UK inflation cools less than expected, traders lower bets on rate cut

British inflation slowed less than expected last month, fueling questions about the timing of the Bank of England starting to cut interest rates

Inflation in Britain slowed less than expected last month, fueling questions about the timing of the Bank of England starting to cut interest rates.
The British Office for National Statistics released on Wednesday that the CPI rose by 2.3% year-on-year in April. This was lower than the 3.2% increase in March. But it was higher than the 2.1% increase expected by the Bank of England and economists.
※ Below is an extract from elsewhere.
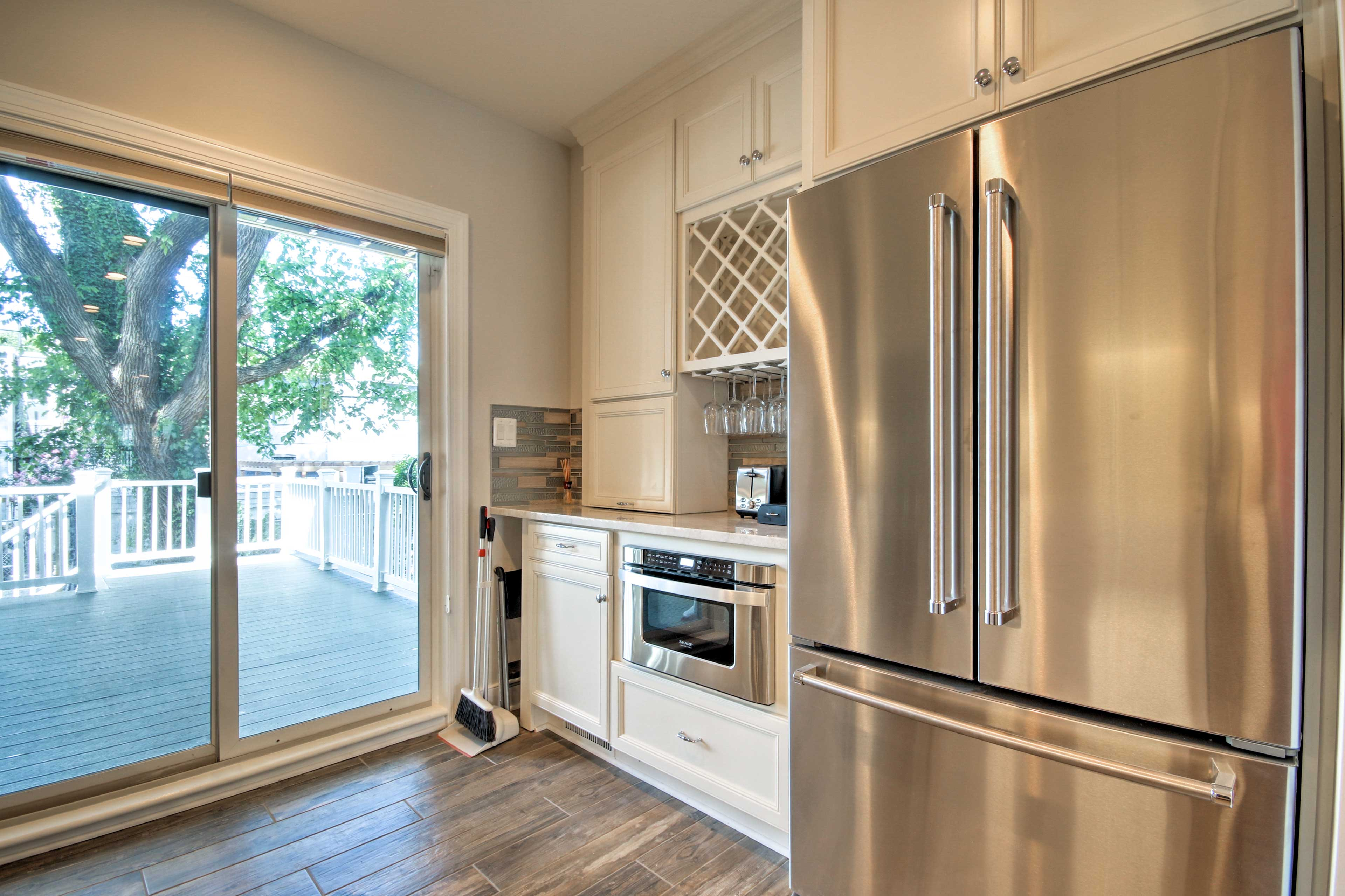 The kitchen features stainless steel appliances and marble countertops!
While inflation is now at its lowest level since the summer of 2021, signs of lingering price pressures may make Bank of England Governor Andrew Bailey and his colleagues even more reluctant to cut interest rates quickly.
Inflation in the services sector, which the Bank of England monitors closely, was 5.9%, little changed from 6% in March.
The core price index, which excludes volatile food and energy costs, fell to 3.9% from 4.2%.
With British inflation slowing less than expected, traders have sharply reduced their bets on interest rate cuts from the Bank of England. The market no longer expects a 100% chance of two 25 basis point interest rate cuts this year.
The market expects a 39 basis point rate cut before the end of the year – equivalent to one rate cut. The probability of a second rate cut is about 60%; on Tuesday, a 54 basis point cut was expected.